I do not have the programming skills that would allow me to create an entry like this from scratch, and Creatures works as a proof of concept. If the author develops this work, it would be interesting to see something more user-friendly that supported a larger, more intricate story.
This entry has a friendly gauntlet structure where you solve puzzles to unlock parts of the story, beating computer opponents in a series of challenges before you arrive at the ending.
As a game, it works: your victories earn a series of power-ups, and your final reward is full integration with society.
As a story, I found it difficult to engage with this entry. It felt like the triangle of identities got in the way of allowing me to understand the character's motivation.
Curiosity drove me to move from location to location and uncover new options, but there was no clear reason for the character. I never got a sense that food, water, or shelter were matters of survival — they just felt like background details.
The association with the Stoned Ape theory introduced a disconnect between the scope of this game, which covers a few days (?) in the life of a single organism, and the scope of the evolutionary theory, which plays out across generations.

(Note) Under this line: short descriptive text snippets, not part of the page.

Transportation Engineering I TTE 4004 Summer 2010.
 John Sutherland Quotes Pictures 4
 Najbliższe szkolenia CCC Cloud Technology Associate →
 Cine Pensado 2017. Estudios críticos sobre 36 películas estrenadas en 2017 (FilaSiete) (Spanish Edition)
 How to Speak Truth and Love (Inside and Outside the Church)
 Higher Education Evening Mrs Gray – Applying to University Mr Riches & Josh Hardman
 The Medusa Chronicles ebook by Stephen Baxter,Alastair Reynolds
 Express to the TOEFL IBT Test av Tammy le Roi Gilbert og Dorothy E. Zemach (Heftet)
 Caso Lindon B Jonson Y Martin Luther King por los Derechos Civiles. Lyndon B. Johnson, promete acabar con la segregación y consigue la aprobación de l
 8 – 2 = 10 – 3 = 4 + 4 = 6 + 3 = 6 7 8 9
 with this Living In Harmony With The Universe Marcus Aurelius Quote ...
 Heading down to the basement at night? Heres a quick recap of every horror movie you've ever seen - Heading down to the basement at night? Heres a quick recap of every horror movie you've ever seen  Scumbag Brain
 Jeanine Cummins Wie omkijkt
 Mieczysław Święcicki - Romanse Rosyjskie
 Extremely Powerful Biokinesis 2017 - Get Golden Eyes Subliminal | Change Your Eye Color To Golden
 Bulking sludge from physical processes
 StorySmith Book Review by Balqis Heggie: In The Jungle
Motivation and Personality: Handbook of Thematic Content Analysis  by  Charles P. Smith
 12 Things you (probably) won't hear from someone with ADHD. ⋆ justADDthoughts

Developmentally, I couldn't tell whether this character was starting from farther back than everyone else, making it the "rite of passage" story of journey that each member of the tribe must compete, or whether this character was a prehistoric Prometheus bringing enlightenment to his tribe.
From a mechanical perspective, the challenges were well developed. You make strategic choices based on the actions of your opponent, and it's possible to fail. This entry was well implemented; I never felt stuck, and I found my way through to the end without any major confusion.
I respect the work that went into this, and it's a solid effort.
I appreciate the effort put into this entry's presentation — the technical choices made to select fonts and colors, but also the information that is shared and withheld.
It's the terse story of an ominous turnip discovery: you play as someone with a job digging holes in a field, and the story is delivered in a fitting tone. The story advances one link at a time, but you can take detours to examine different things along the way.
Those detours make The Turnip stand out. Something is not quite right even before the turnip appears, and the narrator's world-weary tone conceals oddities that would only be present in a world much different from our own. When you click to examine something closer, you might get the bland description of something dismissed as commonplace, or it could be the wild perspective of someone seeing the world as a swirling, colorful omelet.
I enjoyed this story’s skill and restraint. It didn’t get bogged down with excess description, and it didn’t trip over itself trying to deliver an in-depth examination of a world that is Not Like Our Own. A measured amount alienating details did a nice job of keeping me off balance while methodically trudging along an assigned path.